I allowed him to devour my mouth and gave way to the shaking tears that had been trying to get free. He kissed them away and hushed me with his soft caresses. “I’m here for you, my darling,” he said. “Make use of me as you would have done to him if I’d let you, if you’d been able to.”
I grabbed Frederick and rolled him beneath me, tearing at his robe and forcing his legs apart with mine. I was a man possessed, and I had to have him. It wasn’t as if he didn’t matter to me or that he counted for nothing. Never that! I simply had to have him, desired him too much. I thought that if I could take him hard and with the abandon I felt, perhaps we would be all right. If only… if only… I pushed those painful thoughts aside and reached for my overnight bag and the bottle of oil within it.

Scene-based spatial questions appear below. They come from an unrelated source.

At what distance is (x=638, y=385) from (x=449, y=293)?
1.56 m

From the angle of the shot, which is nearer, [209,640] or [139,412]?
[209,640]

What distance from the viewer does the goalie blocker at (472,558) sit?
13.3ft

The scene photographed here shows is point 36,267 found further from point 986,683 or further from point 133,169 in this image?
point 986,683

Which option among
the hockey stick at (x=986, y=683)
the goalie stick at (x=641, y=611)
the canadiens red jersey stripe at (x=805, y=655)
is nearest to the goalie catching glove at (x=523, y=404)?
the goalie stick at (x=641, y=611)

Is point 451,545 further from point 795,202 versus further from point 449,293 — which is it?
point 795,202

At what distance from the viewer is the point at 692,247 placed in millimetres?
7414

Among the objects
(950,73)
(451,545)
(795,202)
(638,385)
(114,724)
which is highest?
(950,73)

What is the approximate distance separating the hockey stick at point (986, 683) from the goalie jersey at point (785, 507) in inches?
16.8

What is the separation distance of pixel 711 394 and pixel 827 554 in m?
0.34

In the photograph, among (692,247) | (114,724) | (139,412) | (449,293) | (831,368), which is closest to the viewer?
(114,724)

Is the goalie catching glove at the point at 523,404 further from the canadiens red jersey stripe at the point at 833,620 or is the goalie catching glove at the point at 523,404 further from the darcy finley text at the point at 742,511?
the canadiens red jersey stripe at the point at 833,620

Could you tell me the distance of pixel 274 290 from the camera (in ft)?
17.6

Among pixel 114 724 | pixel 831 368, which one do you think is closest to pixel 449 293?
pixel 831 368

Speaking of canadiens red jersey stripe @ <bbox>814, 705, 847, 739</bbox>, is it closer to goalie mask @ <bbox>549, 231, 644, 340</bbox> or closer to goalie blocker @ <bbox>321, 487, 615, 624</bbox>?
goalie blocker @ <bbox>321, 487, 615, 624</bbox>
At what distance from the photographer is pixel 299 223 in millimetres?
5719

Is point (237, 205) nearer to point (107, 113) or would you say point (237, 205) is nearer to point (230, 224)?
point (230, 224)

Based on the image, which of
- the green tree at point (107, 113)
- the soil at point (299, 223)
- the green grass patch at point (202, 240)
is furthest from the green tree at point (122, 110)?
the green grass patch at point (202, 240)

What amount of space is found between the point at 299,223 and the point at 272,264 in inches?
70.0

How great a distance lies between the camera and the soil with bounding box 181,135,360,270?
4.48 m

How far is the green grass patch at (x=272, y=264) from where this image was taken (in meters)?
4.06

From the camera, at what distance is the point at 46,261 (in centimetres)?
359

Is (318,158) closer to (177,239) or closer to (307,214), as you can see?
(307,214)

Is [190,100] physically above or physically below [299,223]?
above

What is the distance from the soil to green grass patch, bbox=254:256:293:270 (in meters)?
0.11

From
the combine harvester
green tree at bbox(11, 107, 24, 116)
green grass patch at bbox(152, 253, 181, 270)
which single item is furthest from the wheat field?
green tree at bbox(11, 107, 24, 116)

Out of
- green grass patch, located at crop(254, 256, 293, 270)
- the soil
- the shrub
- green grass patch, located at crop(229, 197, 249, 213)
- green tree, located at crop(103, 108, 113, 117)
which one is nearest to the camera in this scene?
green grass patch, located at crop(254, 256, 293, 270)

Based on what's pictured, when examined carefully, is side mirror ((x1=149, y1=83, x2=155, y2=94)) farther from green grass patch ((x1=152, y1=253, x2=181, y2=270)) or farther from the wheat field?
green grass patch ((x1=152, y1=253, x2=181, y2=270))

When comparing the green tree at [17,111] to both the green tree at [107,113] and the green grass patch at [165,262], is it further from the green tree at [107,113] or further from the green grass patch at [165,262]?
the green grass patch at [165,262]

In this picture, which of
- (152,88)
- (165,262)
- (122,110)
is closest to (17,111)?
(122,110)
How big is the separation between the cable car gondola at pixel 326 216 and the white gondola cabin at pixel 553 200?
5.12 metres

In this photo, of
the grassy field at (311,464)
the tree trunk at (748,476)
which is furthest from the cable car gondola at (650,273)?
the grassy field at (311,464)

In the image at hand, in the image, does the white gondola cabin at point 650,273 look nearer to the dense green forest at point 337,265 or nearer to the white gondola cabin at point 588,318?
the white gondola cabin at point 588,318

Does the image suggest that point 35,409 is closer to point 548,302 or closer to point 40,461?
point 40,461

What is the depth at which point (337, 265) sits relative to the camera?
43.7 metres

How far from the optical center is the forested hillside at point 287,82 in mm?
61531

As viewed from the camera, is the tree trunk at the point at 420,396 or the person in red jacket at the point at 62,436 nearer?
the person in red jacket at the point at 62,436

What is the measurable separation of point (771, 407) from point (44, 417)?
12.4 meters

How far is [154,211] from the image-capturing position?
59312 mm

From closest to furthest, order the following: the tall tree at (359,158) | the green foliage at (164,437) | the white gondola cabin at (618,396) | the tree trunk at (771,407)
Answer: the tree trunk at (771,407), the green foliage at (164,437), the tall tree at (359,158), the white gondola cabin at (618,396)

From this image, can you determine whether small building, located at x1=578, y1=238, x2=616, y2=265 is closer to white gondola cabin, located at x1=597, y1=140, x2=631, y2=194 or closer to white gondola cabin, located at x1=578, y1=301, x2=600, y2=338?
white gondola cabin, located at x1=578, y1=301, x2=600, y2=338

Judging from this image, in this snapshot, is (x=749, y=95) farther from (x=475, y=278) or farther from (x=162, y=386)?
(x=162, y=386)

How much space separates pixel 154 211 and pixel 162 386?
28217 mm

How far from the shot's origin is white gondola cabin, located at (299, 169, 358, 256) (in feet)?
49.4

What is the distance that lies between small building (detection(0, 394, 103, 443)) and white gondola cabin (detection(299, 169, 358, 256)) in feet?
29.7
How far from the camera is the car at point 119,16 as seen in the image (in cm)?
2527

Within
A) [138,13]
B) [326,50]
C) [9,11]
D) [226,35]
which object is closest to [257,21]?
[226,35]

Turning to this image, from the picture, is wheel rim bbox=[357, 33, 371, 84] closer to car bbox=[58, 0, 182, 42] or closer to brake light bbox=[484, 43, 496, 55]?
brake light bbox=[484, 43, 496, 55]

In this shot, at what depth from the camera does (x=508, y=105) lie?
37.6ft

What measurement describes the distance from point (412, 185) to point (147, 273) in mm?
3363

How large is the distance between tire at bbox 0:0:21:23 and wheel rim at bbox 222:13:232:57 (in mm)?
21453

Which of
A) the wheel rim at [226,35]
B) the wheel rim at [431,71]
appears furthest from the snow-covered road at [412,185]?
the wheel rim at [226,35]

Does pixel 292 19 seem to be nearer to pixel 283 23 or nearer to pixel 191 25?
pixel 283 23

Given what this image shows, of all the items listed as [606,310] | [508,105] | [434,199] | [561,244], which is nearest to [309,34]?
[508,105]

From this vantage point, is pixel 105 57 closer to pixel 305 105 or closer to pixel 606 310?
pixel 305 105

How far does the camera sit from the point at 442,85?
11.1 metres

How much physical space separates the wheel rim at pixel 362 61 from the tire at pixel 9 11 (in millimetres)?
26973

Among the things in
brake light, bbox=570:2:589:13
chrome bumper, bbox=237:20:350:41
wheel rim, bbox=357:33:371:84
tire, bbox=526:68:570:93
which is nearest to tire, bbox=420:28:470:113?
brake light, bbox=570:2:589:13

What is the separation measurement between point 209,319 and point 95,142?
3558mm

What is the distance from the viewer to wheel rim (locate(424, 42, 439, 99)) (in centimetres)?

When my fingers brushed over the silky braid of Nekai’s hair, I bit down on my cry of despair and pushed it aside seeking the small vial of oil. Finding it at last, I opened it and poured a goodly amount into the palm of my hand. I coated my ever eager cock with it, then pressed two fingers into my love to ready him for the intrusion. His eyes went wide with the invasion, then his mouth opened, and his head drifted back against the pillows, his beautiful face flushing with the arousal he felt as my fingers discovered his pleasure. He bucked up against me, and I had to restrain him with my free hand lest he reach his pinnacle too quickly. I moved to lie over him and reached for his legs, wrapping them around my waist. He was quick to comply and pulled at me with them as I sank into that hot, tight depth that was my lover.
“God, so good to me, so good… I breathed against his neck as I hovered over him, keeping my wall up against the pain, against the misery and rolling in the molten desire that swept over me as I took him. He was letting me ride him hard and roughly as he’d never before wanted. I watched his face as he clung to me, desiring it, desiring me. So beautiful, so perfect, this saint of a man who lay beneath me; this angel sent to save my wretched and sinful soul. I am a devil, and he deserves better than me. I knew it, and yet he didn’t.

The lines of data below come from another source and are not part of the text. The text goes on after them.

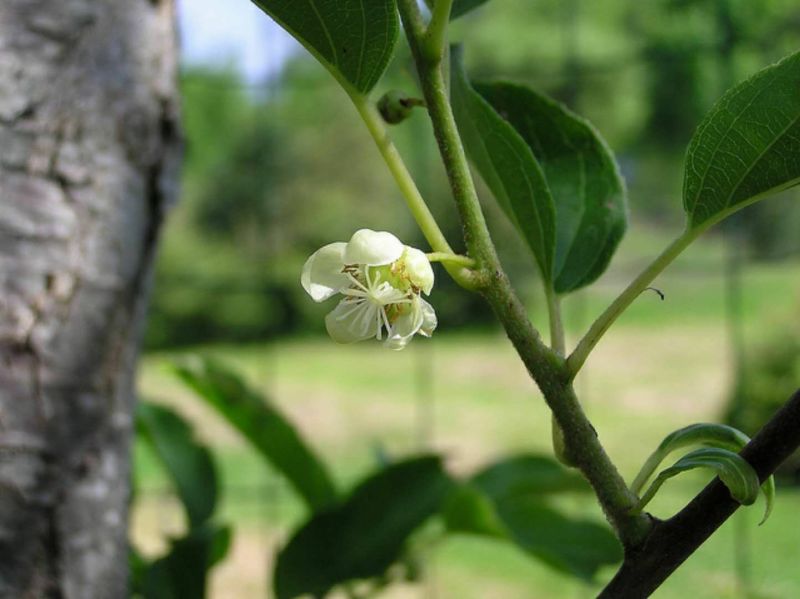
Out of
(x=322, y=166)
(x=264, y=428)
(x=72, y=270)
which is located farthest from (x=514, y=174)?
(x=322, y=166)

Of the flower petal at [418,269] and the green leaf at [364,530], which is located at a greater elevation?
the flower petal at [418,269]

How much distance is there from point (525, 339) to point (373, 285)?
6 cm

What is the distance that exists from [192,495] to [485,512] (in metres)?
0.22

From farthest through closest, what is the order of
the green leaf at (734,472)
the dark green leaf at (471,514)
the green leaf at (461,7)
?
the dark green leaf at (471,514)
the green leaf at (461,7)
the green leaf at (734,472)

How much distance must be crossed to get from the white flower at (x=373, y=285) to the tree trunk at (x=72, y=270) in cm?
30

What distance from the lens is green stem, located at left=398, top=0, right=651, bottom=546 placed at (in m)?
0.28

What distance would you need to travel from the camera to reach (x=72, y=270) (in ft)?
1.87

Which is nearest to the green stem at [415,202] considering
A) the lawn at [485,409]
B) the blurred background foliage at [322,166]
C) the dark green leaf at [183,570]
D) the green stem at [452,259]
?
the green stem at [452,259]

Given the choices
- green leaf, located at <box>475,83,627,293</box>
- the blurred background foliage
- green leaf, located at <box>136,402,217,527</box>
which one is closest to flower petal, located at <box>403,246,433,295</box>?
green leaf, located at <box>475,83,627,293</box>

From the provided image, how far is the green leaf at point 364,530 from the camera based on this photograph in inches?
25.1

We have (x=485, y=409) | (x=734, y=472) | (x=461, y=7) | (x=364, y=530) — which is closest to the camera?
(x=734, y=472)

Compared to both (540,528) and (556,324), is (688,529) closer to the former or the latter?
(556,324)

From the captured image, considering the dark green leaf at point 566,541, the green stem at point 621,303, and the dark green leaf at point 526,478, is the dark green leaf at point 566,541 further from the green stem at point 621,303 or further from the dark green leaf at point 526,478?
the green stem at point 621,303

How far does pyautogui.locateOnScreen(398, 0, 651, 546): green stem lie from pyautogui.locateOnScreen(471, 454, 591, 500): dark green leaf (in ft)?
1.50
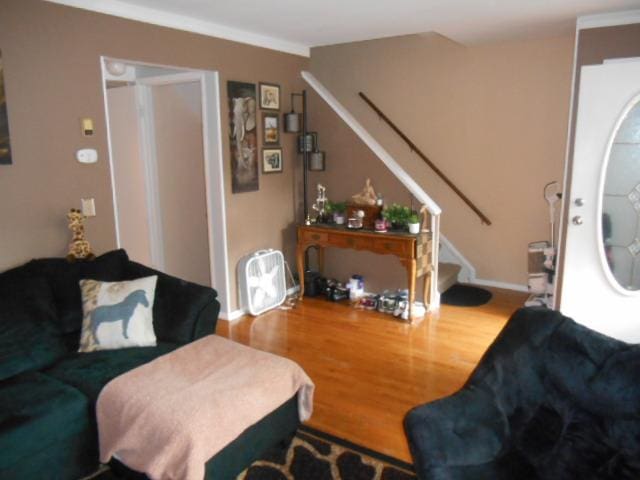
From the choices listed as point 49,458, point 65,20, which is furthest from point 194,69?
point 49,458

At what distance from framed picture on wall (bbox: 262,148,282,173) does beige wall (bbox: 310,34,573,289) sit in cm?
44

Over and over I thrust into him, and he moved upward to meet those thrusts, his eyes glazed over with lust, his mouth open and gasping, moaning his pleasure. “So beautiful… so beautiful… I am not worthy of you, my love…” I cried.
“Alfred,” he whispered. I felt him coming around me, milking my orgasm from me almost against my will as I’d wanted the pleasure to go on and on. Only with him, only with him did I know this intensity of love. I’d never gone that far with Nekai. I’d wanted to, but I’d not and only Frederick had that claim on me, on my heart.
He stroked my hair as we lay together. Tomorrow night we would sleep in my bed at Heathwood. I could begin anew where my life had left off. I could try and put together the pieces of my shattered existence and begin again. He was gone beyond my reach, that seductively innocent temptation. He was safe from me and I from him. I could not change his life, and he could not change mine. I snuggled closer to Frederick and kept repeating those words over and over until sleep stole over me, and I remembered nothing more save the pair of dark eyes that watched me from the lush jungle and the long, dark hair that I could still feel twining through my fingers as I drifted away into restless dreams.
Chapter Twenty
I sat in the rose garden watching the rising sun and sipping my tea. Frederick and I had been home for almost three months. It seemed surreal at times to be sitting there, the proper English gentleman, when I had so recently been in the wilds of the Amazon. I sighed and pushed those trepid thoughts away. It did no good to anyone to dwell on the past. I had nothing but the future before me, and I had beside me, the one true love of my life.
The first week I had been home had passed by so quickly. My young
er brother Fritz and his wife Imogene, along with their lovely daughter Annalise, had come to visit us. They had remained for several days, looking at the curious things we’d brought back with us and admiring the souvenirs of our journey while we told them the tale of it over and over. Of course, I kept back the parts of the trip that were more personal to me. I found that I could barely speak of Nekai at all without becoming emotional and, therefore, I chose to avoid that topic, allowing Frederick to take up the narrative when necessary.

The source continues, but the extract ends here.